PROBLEM REQUIREMENTS — Type out the records again, exactly as they are.

(Stored data entries)
^^^^^^^^^^^^^^^^
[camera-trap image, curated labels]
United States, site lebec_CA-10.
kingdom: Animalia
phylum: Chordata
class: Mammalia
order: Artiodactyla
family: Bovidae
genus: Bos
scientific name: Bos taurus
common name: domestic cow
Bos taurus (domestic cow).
^^^^^^^^^^^^^^^^
RESPONSE —
[camera-trap image, curated labels]
United States, site lebec_CA-10.
kingdom: Animalia
phylum: Chordata
class: Mammalia
order: Artiodactyla
family: Bovidae
genus: Bos
scientific name: Bos taurus
common name: domestic cow
Bos taurus (domestic cow).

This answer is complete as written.